Is this the only way to caclulate it?
 

Klaas van Aarsen

MHB Seeker
Staff member
Mar 5, 2012
8,780
thank you!

Is this the only way to caclulate it?
It is similar to calculating:
\begin{aligned}
\frac 7 2
&= \frac {3\cdot 2 + 1}{2} \\
&= \frac {3\cdot 2} 2 + \frac{1}{2} \\
&= 3 + \frac 1 2
\end{aligned}
Just with more complicated expressions.


Alternatively, you can say that if you divide $7$ by $2$, you get $3$ with a remainder of $7 - 3 \cdot 2 = 1$.
That is, \(\displaystyle \frac 7 2 = 3 + \frac 1 2\).

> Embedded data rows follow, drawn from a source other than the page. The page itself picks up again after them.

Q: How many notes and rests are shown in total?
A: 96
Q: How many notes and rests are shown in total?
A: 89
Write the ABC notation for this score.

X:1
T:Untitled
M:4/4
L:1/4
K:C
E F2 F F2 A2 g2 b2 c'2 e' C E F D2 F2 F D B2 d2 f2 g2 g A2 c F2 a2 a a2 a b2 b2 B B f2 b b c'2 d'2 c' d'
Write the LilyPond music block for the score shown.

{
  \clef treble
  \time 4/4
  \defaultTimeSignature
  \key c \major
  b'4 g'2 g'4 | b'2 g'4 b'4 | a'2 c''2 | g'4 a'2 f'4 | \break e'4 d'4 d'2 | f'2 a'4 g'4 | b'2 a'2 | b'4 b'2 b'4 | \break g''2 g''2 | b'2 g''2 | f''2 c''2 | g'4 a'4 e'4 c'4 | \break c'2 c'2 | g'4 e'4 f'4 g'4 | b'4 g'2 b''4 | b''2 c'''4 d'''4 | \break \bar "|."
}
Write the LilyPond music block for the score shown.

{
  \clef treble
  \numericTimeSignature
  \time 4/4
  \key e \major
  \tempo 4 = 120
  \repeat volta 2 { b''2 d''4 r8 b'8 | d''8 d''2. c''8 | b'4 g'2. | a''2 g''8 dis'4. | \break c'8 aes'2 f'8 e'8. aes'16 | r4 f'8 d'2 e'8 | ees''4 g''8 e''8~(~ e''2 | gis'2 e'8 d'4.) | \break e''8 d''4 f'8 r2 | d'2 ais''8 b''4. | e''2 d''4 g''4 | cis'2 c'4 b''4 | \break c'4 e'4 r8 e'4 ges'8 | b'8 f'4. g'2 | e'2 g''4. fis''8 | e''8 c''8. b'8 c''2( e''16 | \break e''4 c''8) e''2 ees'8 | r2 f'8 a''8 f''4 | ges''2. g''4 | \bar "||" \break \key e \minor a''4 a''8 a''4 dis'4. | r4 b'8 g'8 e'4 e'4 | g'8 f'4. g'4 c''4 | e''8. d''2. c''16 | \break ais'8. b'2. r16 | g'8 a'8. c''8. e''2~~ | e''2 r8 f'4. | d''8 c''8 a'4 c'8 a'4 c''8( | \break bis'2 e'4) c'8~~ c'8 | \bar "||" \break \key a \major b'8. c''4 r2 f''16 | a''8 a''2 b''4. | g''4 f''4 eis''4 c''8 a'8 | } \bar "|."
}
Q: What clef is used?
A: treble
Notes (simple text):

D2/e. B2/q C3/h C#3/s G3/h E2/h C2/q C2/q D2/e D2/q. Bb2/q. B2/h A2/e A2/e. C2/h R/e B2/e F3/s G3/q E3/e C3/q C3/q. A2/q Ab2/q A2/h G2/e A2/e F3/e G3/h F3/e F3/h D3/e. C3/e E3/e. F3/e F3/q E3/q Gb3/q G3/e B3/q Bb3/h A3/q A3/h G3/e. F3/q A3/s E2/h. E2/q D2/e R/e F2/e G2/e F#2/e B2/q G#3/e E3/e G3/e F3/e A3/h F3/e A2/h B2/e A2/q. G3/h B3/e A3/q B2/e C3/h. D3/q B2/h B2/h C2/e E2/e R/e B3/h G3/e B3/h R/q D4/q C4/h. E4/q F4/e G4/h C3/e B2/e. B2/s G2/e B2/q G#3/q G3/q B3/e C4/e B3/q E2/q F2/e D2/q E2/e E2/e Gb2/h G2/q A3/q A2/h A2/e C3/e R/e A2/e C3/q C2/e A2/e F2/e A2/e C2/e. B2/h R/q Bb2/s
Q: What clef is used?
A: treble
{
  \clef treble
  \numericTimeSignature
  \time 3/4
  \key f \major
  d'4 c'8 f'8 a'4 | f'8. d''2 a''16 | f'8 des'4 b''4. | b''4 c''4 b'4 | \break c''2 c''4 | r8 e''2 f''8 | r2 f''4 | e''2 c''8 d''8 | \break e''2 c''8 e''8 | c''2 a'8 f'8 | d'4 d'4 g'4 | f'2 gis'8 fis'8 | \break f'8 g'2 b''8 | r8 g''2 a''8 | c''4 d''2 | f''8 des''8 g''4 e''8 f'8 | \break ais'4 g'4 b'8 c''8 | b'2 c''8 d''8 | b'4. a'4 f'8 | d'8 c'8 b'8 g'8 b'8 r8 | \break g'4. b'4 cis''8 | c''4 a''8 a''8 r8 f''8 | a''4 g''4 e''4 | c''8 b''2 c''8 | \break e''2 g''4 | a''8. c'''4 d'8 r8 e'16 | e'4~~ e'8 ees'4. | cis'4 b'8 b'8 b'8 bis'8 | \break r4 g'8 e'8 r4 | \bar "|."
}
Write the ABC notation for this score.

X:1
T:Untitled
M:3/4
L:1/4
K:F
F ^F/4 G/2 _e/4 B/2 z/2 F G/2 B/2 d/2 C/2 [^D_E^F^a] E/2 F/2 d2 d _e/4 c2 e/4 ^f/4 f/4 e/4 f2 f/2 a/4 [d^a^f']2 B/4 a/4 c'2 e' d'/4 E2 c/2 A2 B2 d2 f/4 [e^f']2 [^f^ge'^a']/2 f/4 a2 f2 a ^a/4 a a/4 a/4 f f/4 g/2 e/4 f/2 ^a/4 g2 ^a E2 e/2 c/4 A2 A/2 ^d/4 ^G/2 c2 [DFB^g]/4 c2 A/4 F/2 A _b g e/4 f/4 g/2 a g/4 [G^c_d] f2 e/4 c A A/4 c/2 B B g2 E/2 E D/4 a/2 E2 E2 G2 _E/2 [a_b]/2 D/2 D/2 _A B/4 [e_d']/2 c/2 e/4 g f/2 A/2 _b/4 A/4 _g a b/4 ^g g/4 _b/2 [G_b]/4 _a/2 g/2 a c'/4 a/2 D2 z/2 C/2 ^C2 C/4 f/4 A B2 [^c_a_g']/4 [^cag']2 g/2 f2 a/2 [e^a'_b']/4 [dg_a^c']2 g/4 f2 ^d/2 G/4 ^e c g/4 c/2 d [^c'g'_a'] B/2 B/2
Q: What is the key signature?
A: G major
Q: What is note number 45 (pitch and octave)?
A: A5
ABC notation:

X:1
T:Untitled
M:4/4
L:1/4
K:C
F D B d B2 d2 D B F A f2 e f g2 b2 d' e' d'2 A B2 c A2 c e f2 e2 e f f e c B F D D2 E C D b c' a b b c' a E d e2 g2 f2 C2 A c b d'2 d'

Similarly, you can say that if you divide $2x^2-1$ by $x^2 +1$, you get $2$, because the coefficient of $x^2$ is $2$.

The remainder is then $(2x^2 - 1) - 2(x^2+1) = 2x^2 - 1 - 2x^2 - 2 = -3$.
So
$$\frac{2x^2-1}{x^2+1} = 2 + \frac {-3}{x^2+1}$$

Note that this "other" method is really the same thing.
 

soroban

Well-known member
Feb 2, 2012
409
Hello, wishmaster!

[tex]\text{Why is }\,\frac{2x^2-1}{x^2+1}\,\text{ equal to }\,2-\frac{3}{x^2+1}\,?[/tex]

Are you familiar with Long Division?

. . [tex]\begin{array}{cccccc}
&&&& 2 \\
&& --&--&-- \\
x^2+1 & | & 2x^2 &-&1 \\
&& 2x^2 &+& 2 \\
&& --&--&-- \\
&&& - & 3 \end{array}[/tex]


Therefore: .[tex]\frac{2x^2-1}{x^2+1} \;\;=\;\;2 - \frac{3}{x^2+1}[/tex]
 

wishmaster

Active member
Oct 11, 2013
211
Hello, wishmaster!


Are you familiar with Long Division?

. . [tex]\begin{array}{cccccc}
&&&& 2 \\
&& --&--&-- \\
x^2+1 & | & 2x^2 &-&1 \\
&& 2x^2 &+& 2 \\
&& --&--&-- \\
&&& - & 3 \end{array}[/tex]


Therefore: .[tex]\frac{2x^2-1}{x^2+1} \;\;=\;\;2 - \frac{3}{x^2+1}[/tex]

Thank you all for the help! I have studied those kind of problems,so now i know how to do it!